Given request ▸
Edit the items from the line containing "Looking at this scene, which of" through the end of the items, replacing "uppermost" with "topmost" and leaving everything else unchanged. Output only those lines.

Input records ▸
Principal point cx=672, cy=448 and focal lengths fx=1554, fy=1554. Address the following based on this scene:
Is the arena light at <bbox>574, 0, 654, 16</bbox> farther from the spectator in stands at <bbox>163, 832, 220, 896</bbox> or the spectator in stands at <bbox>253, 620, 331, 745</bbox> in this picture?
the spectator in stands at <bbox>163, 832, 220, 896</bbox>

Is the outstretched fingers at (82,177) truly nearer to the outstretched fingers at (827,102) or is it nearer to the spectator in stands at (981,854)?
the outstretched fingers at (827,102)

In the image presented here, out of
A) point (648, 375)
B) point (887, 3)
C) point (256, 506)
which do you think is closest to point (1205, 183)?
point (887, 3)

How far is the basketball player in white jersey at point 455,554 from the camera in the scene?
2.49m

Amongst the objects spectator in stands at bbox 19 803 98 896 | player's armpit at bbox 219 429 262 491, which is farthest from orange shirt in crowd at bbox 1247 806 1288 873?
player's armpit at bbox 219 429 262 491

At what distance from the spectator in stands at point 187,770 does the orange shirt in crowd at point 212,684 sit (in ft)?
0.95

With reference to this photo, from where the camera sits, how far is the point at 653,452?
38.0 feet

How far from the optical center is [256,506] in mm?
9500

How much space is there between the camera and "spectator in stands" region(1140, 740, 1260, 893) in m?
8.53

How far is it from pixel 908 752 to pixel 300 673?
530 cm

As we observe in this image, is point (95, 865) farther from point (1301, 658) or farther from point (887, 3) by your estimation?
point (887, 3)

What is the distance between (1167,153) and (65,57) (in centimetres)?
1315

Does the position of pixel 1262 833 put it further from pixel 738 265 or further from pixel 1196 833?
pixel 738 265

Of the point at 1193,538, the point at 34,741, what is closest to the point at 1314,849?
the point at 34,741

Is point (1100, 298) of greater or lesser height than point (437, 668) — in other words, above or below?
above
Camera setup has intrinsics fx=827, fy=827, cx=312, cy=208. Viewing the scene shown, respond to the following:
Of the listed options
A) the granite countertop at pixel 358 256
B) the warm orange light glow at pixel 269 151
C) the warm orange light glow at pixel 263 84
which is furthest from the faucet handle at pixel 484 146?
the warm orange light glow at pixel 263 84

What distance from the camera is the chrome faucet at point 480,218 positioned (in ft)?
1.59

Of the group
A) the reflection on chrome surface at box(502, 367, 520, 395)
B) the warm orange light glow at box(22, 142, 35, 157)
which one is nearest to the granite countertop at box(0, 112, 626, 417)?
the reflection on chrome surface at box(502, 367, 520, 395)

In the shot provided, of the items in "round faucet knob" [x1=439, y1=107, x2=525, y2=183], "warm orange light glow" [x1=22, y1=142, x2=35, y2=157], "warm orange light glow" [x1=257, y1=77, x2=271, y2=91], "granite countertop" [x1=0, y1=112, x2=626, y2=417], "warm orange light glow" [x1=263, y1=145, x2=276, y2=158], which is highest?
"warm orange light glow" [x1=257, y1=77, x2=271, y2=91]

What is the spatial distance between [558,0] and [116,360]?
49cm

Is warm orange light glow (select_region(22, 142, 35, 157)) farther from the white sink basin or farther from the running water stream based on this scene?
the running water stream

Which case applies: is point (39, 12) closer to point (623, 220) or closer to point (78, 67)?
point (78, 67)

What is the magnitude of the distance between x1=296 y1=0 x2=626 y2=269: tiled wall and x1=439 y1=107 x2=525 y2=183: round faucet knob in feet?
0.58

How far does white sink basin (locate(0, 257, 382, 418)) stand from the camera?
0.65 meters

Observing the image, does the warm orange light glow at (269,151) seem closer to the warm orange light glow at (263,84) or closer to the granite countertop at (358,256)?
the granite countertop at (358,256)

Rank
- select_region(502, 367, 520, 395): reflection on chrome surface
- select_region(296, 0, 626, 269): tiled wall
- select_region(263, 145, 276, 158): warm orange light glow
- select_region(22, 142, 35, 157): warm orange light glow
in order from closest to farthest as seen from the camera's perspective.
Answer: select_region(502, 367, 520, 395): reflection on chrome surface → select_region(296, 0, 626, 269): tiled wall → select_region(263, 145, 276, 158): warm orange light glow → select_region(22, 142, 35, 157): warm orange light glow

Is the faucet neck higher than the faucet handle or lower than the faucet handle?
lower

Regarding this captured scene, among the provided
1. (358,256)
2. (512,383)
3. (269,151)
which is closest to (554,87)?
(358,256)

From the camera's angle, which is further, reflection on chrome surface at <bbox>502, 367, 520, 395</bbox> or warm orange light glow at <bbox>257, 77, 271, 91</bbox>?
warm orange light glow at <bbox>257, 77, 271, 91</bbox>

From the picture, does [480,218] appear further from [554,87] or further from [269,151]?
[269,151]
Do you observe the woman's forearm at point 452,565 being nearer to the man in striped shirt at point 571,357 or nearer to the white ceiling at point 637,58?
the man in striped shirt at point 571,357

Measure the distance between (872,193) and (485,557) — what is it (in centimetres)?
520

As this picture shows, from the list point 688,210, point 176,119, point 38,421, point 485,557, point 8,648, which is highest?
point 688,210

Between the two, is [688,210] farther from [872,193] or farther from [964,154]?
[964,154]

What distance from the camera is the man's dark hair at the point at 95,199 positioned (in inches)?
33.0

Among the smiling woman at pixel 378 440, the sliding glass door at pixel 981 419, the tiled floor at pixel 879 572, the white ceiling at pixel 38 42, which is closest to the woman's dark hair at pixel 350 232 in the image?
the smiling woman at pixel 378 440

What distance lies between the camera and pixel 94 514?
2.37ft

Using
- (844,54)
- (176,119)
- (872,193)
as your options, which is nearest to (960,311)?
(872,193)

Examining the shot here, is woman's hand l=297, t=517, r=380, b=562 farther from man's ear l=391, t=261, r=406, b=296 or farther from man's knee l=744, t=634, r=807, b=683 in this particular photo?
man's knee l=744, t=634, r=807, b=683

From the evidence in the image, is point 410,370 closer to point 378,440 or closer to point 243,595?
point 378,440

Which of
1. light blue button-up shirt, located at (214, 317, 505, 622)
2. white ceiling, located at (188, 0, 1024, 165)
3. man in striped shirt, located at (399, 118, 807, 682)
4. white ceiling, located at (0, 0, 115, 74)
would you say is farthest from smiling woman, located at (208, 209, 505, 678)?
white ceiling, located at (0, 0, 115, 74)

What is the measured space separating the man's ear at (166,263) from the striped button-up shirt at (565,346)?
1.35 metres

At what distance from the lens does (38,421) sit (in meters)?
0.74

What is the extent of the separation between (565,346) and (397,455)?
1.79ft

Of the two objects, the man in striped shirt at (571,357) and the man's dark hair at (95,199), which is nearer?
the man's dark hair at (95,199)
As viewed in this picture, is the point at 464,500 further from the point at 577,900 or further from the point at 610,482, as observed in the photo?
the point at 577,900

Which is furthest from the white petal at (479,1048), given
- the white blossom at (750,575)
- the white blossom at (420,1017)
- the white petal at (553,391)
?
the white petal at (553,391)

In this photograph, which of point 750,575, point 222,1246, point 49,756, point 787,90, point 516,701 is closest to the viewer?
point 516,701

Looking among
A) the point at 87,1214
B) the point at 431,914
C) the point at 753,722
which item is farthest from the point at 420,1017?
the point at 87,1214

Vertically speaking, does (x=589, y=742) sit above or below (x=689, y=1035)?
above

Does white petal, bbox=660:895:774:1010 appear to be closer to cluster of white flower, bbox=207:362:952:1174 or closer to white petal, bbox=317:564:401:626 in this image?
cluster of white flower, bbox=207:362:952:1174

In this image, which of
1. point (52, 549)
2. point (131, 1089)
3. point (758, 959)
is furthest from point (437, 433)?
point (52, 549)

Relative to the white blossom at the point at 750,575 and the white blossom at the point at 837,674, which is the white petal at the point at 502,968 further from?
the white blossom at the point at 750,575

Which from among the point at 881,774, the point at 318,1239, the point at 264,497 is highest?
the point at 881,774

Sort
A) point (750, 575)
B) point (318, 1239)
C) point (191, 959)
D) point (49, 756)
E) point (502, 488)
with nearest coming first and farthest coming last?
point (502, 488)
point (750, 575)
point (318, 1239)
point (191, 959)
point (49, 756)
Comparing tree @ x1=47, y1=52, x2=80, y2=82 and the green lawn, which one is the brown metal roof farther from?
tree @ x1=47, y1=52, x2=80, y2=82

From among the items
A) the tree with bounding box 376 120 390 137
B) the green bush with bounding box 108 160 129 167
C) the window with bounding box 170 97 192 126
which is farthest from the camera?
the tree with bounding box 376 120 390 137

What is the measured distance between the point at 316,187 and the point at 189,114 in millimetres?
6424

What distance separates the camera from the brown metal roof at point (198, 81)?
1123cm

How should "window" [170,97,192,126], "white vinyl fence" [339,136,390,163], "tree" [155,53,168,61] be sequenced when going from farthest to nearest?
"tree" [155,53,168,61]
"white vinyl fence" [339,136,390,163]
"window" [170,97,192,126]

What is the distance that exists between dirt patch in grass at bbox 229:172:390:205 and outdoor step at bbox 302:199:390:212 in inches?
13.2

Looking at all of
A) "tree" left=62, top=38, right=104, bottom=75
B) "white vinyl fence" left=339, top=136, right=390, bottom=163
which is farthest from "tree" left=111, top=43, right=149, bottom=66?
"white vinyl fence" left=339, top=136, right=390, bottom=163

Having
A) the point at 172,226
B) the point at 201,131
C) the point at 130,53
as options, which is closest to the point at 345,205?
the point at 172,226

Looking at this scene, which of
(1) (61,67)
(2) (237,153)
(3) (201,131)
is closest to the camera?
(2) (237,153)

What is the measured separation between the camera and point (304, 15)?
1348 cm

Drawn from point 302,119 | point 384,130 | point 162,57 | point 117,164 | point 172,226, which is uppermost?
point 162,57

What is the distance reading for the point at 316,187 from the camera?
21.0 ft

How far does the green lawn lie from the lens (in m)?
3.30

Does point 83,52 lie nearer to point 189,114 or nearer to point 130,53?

Reply ▸
Looking at this scene, which of
(1) (61,67)
(2) (237,153)
(3) (201,131)
is closest to the camera?
(2) (237,153)

What is the measured separation between the camera and point (304, 15)?
1348 cm

Drawn from point 302,119 | point 384,130 | point 162,57 | point 117,164 | point 172,226, which is topmost?
point 162,57

What is the distance reading for the point at 316,187 from the camera?
21.0 ft

How far does the green lawn lie from the lens (in m)?
3.30

Does point 83,52 lie nearer to point 189,114 or nearer to point 130,53?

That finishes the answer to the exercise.